I’ve never really gotten to grips with writing science fiction. I’ve experimented with pretty much every genre, from steam punk to body horror, and the only one that causes me headaches happens to be sci-fi, the one genre that defined my youth. Perhaps it is because of this that I can’t help but fall into the conventions so prevalent in the media: hyperspace drives, technobabble, sexy triple-breasted alien chicks, the whole shebang.
But there is something that irritates me more than genre conventions and hideous stereotypes. You can still tell a good story while fighting the conventions, it’s harder but you can do it, and seeing examples of people failing to try manages to raise my ire more than any generic construction.
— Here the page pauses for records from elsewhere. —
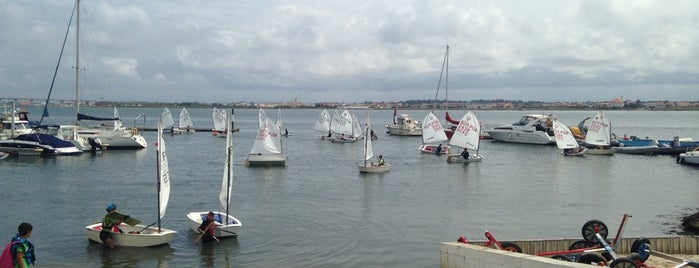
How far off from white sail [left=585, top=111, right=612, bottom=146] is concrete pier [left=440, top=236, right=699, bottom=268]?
189ft

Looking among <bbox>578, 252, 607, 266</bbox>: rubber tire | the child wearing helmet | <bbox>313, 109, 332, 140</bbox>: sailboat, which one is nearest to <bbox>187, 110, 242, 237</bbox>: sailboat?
the child wearing helmet

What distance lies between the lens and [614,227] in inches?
1211

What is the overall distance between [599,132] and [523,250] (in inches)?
2378

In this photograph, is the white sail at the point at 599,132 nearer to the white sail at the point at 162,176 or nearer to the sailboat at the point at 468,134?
the sailboat at the point at 468,134

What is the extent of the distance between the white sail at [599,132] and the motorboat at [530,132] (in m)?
12.2

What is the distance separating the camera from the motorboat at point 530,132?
88562 mm

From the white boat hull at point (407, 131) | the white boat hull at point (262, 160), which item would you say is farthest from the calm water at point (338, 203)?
the white boat hull at point (407, 131)

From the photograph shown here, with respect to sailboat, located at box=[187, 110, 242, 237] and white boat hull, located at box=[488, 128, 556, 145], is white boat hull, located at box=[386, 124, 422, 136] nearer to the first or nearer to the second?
white boat hull, located at box=[488, 128, 556, 145]

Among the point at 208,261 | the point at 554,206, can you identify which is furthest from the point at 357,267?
the point at 554,206

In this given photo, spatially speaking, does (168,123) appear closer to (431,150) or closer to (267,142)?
(431,150)

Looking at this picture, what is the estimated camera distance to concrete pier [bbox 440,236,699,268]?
619 inches

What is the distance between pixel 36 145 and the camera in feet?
209

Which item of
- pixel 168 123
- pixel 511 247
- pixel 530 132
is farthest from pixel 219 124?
pixel 511 247

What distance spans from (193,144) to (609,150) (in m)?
51.0
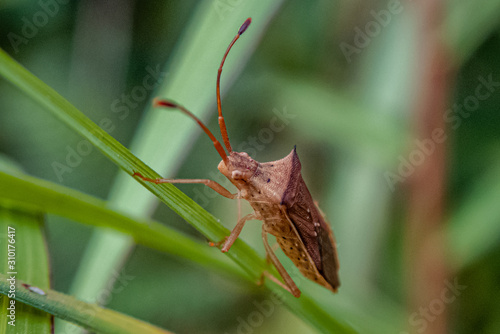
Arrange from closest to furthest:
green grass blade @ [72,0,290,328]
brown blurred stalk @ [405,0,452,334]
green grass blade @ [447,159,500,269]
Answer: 1. green grass blade @ [72,0,290,328]
2. brown blurred stalk @ [405,0,452,334]
3. green grass blade @ [447,159,500,269]

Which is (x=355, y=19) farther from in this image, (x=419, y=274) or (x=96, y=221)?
(x=96, y=221)

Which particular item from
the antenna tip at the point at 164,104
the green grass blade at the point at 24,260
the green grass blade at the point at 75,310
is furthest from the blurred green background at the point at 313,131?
the green grass blade at the point at 75,310

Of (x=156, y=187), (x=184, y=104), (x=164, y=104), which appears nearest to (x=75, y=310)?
(x=156, y=187)

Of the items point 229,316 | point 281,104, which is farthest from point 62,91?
point 229,316

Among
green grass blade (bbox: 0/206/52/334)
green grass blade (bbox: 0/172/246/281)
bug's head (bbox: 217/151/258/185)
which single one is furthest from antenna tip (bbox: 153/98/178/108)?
bug's head (bbox: 217/151/258/185)

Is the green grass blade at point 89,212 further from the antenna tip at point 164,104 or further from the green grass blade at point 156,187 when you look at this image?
the antenna tip at point 164,104

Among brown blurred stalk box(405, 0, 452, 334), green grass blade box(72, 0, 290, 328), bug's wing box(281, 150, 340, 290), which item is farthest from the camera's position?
brown blurred stalk box(405, 0, 452, 334)

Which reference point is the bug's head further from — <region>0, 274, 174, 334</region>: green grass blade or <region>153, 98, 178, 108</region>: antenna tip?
<region>0, 274, 174, 334</region>: green grass blade

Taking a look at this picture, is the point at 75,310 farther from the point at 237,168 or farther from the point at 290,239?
the point at 290,239
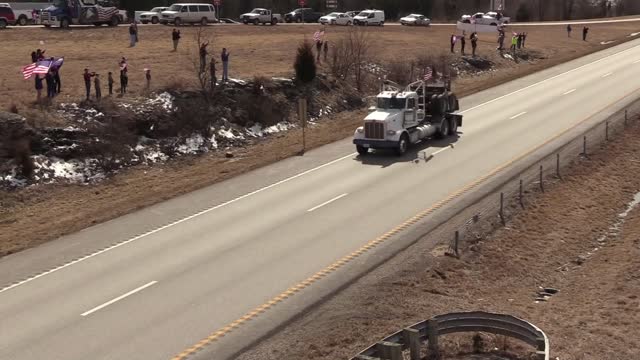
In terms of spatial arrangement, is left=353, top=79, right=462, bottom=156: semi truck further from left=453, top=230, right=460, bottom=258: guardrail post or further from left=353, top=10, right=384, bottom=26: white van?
left=353, top=10, right=384, bottom=26: white van

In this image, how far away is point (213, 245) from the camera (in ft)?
69.5

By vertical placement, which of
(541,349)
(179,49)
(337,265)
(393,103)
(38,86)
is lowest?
(337,265)

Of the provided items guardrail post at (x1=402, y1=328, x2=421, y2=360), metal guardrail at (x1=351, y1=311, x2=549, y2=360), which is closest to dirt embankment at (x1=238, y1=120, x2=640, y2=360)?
metal guardrail at (x1=351, y1=311, x2=549, y2=360)

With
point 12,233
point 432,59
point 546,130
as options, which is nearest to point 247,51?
point 432,59

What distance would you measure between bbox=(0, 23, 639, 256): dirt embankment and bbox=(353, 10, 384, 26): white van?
15.4ft

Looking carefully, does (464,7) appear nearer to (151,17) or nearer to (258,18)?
(258,18)

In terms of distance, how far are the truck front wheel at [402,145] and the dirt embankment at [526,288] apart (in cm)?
684

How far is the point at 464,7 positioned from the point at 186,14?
77.5 metres

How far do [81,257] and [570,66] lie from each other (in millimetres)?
50448

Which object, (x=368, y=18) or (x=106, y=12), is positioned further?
(x=368, y=18)

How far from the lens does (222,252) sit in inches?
810

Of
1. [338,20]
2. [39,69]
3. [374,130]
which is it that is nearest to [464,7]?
[338,20]

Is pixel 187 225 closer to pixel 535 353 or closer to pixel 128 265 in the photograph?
pixel 128 265

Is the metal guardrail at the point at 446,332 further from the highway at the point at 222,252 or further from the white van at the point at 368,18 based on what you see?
the white van at the point at 368,18
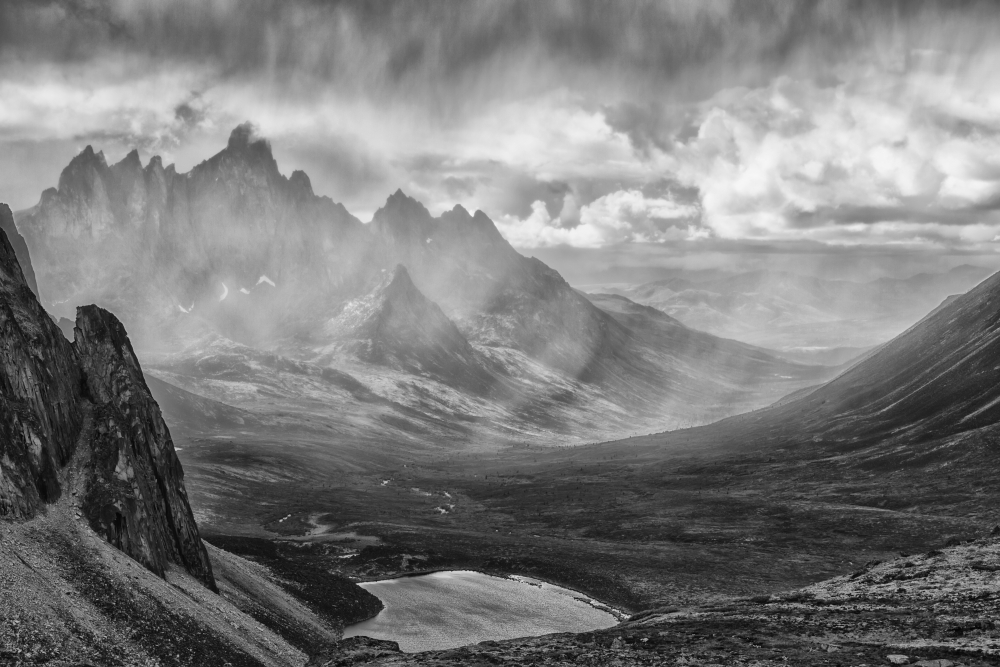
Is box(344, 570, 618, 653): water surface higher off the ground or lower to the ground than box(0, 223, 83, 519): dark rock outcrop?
lower

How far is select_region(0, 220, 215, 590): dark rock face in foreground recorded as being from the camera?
59938 millimetres

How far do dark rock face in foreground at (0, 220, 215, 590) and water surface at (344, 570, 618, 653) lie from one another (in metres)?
22.4

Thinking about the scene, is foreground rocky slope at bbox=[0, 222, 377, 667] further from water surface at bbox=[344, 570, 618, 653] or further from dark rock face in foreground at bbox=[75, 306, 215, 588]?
water surface at bbox=[344, 570, 618, 653]

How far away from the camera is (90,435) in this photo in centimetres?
6806

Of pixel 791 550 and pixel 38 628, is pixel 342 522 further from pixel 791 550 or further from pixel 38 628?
pixel 38 628

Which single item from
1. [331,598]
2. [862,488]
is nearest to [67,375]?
[331,598]

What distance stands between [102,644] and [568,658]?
92.0 ft

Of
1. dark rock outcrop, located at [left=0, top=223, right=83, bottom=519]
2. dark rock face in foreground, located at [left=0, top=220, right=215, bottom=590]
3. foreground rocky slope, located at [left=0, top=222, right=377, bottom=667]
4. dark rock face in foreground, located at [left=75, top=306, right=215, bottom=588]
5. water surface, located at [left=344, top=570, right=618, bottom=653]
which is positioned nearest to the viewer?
foreground rocky slope, located at [left=0, top=222, right=377, bottom=667]

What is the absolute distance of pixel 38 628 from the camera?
153 feet

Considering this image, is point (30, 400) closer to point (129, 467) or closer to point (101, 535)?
point (129, 467)

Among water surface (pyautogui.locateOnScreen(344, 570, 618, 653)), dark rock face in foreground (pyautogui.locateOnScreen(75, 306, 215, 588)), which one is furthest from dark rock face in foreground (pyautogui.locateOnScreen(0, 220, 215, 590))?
water surface (pyautogui.locateOnScreen(344, 570, 618, 653))

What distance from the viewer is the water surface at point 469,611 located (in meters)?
81.8

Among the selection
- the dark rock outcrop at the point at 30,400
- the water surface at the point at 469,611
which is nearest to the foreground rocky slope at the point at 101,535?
the dark rock outcrop at the point at 30,400

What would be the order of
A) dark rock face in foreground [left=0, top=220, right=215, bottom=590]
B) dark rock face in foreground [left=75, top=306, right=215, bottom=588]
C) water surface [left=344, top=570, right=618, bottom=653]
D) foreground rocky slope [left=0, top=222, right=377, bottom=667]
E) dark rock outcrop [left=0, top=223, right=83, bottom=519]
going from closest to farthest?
foreground rocky slope [left=0, top=222, right=377, bottom=667] < dark rock outcrop [left=0, top=223, right=83, bottom=519] < dark rock face in foreground [left=0, top=220, right=215, bottom=590] < dark rock face in foreground [left=75, top=306, right=215, bottom=588] < water surface [left=344, top=570, right=618, bottom=653]
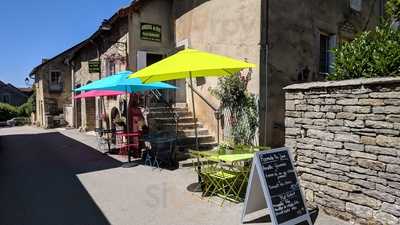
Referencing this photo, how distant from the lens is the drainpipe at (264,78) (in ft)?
27.0

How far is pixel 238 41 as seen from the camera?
28.8 feet

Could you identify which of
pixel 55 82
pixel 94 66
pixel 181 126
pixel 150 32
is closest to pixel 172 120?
pixel 181 126

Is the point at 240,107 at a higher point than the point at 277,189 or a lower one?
higher

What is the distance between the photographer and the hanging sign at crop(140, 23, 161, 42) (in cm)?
1141

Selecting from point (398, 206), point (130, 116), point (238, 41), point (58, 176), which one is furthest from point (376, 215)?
point (130, 116)

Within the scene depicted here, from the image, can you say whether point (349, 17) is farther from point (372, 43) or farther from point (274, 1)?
point (372, 43)

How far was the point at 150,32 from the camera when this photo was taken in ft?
37.6

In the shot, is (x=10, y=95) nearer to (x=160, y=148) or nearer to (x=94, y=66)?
(x=94, y=66)

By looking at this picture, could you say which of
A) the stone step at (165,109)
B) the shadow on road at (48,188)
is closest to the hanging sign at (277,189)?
the shadow on road at (48,188)

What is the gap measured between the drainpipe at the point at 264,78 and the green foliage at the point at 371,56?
9.25 ft

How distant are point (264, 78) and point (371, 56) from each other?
3554 mm

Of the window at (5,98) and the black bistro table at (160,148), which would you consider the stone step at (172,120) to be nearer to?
the black bistro table at (160,148)

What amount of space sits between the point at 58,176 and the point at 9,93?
149 feet

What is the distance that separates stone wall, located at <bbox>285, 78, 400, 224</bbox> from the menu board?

This is my issue with Dark Void.
I bought Dark Void to tide myself over until I could come to terms with wanting Mass Effect 2, a game I had tried to dislike purely because its prequel’s terrible combat mechanics had left a sour taste. All the pre-release goodies for Dark Void had detailed this sci-fi extravaganza: sucked into the heart of the Bermuda Triangle during a routine passenger flight, American Hero is introduced to advanced technology and aliens in equal measure, culminating in bloody jetpacks and the scientific undermining of ancient religion. This makes a change from space marines punching the snot out of multi-muscled behemoths, I’m in.
Unfortunately, the developers themselves seem to have decided that plot and story are unnecessary in this sort of game, that prolonged fire fights and drunken jetpack controls will be enough to drag you through the game. They also seem to think that this is worth the two years of average hype and the paycheck for one mister Nolan North. It’s not, and the worst thing is that it so easily could have been.
The actual mechanics are a bit wonky, but they’re passable. It’s a repetitive game hidden behind the notions of vertical cover, jetpacks, and enemies that take a Nottingham night’s worth of bullets to put down. The thing is, almost every action game is repetitive, they just conceal it well behind explosions and cutscenes. Good cutscenes. Ones that connect the game together in a meaningful and coherent manner, not haphazardly ushering you from level to level with nary an explanation.
I propose a way to remedy this. I’ll fill in the gaps for you.
Starting this Wednesday, I intend to do what the developers didn’t, and try to fashion a cohesive and hopefully compelling narrative out of Dark Void. There will be rules to this of course, which I’ll explain in a moment, but the basic idea is to take what’s already there and expand it carefully, spinning out the cutscenes and the back story to such a level that you should never think “what the hell?”.
In order to do this, there will be a few rules. Firstly, I will not retell what’s is actually there; I’ll write around them so as to actually provide context for what happens on-screen. I may make an exception for the intro and the conclusion, but only if I feel I need to, everything else will fit around the game itself. Secondly, I’ll try to do it both competently and concisely; it’s very easy to wax lyrical for three thousand words, but no-one is going to read that much on a gaming website about an average/mediocre game. Finally, this will be a weekly thing, every Wednesday (God permitting). Hopefully, you’ll enjoy it and it might just help to make the game a bit more fun too, but I make no apologies for any mistakes or continuity errors that may occur. I will do my very best to minimise them, even going so far as to play the actual game a second time, but if one slips through, well, you have been warned.
I’ll do it one game chapter per week, that should keep the word count down and come with the added bonus of allowing the thing to finish around the time the game will be visible in bargain bins across the world, so those of you without the (mis)fortune of already having played it will be able to pick it up, story bible in hand.
So, shall we see if this is worth the effort?